**Exercise**
Pictures aside, each entry has to be returned exactly as it stands.

**Record excerpts**
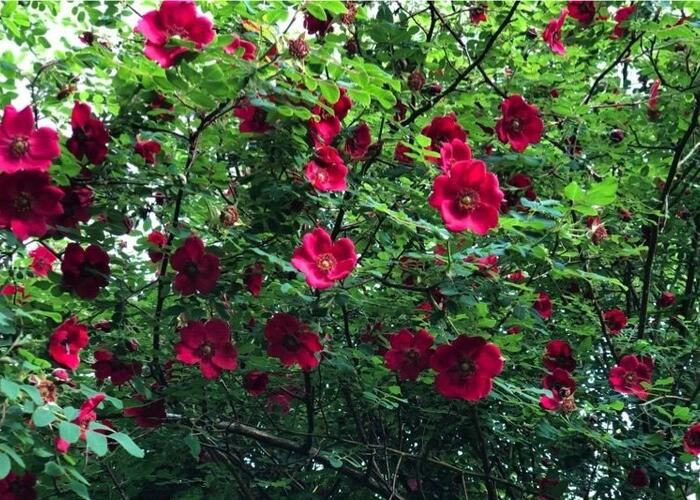 Růže Moyesova 'Geranium' - Rosa moyesii 'Geranium'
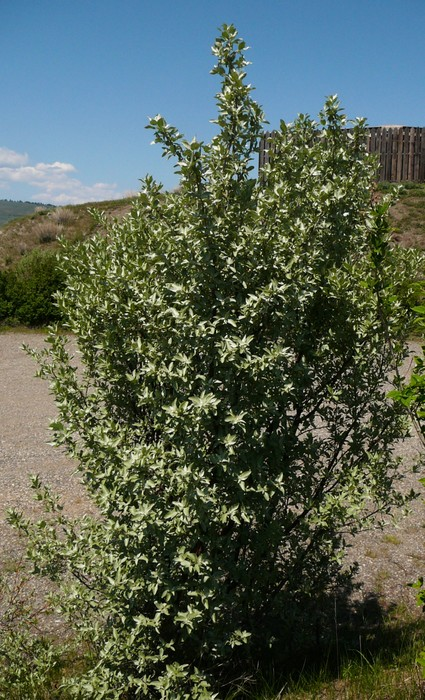 Wolf Willow - Okanagan Xeriscape Association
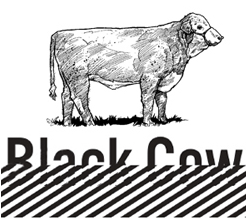 Black Cow Media (Paid) Internships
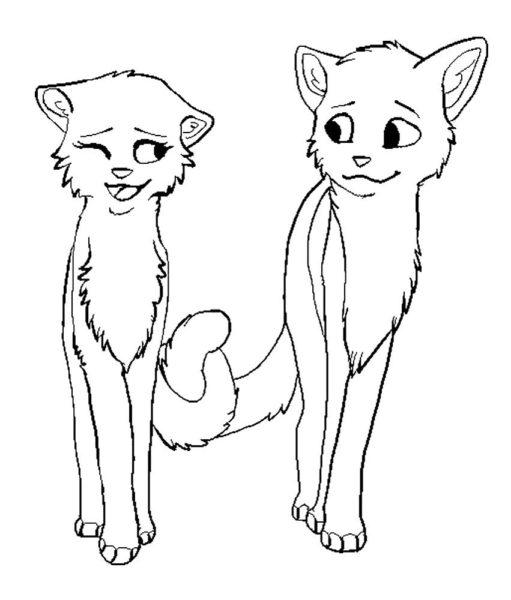 Картинки Коты-воители для срисовки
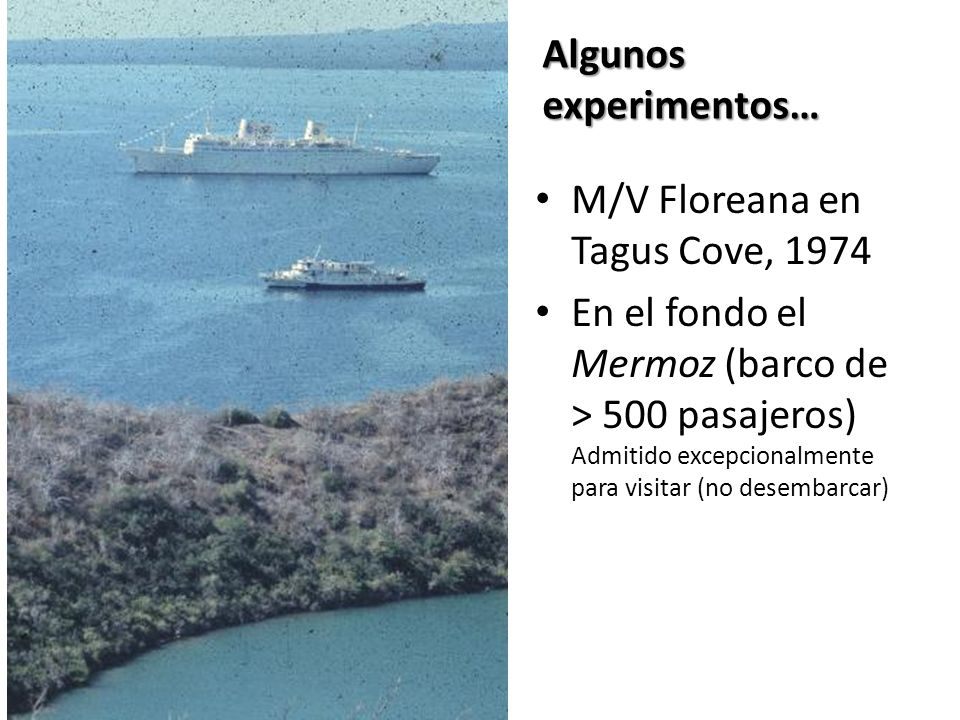 M/V Floreana en Tagus Cove, 1974 En el fondo el Mermoz (barco de > 500 pasajeros) Admitido excepcionalmente para visitar (no desembarcar) Algunos experimentos…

**Answer for the task**
 Růže Moyesova 'Geranium' - Rosa moyesii 'Geranium'
 Wolf Willow - Okanagan Xeriscape Association
 Black Cow Media (Paid) Internships
 Картинки Коты-воители для срисовки
 M/V Floreana en Tagus Cove, 1974 En el fondo el Mermoz (barco de > 500 pasajeros) Admitido excepcionalmente para visitar (no desembarcar) Algunos experimentos…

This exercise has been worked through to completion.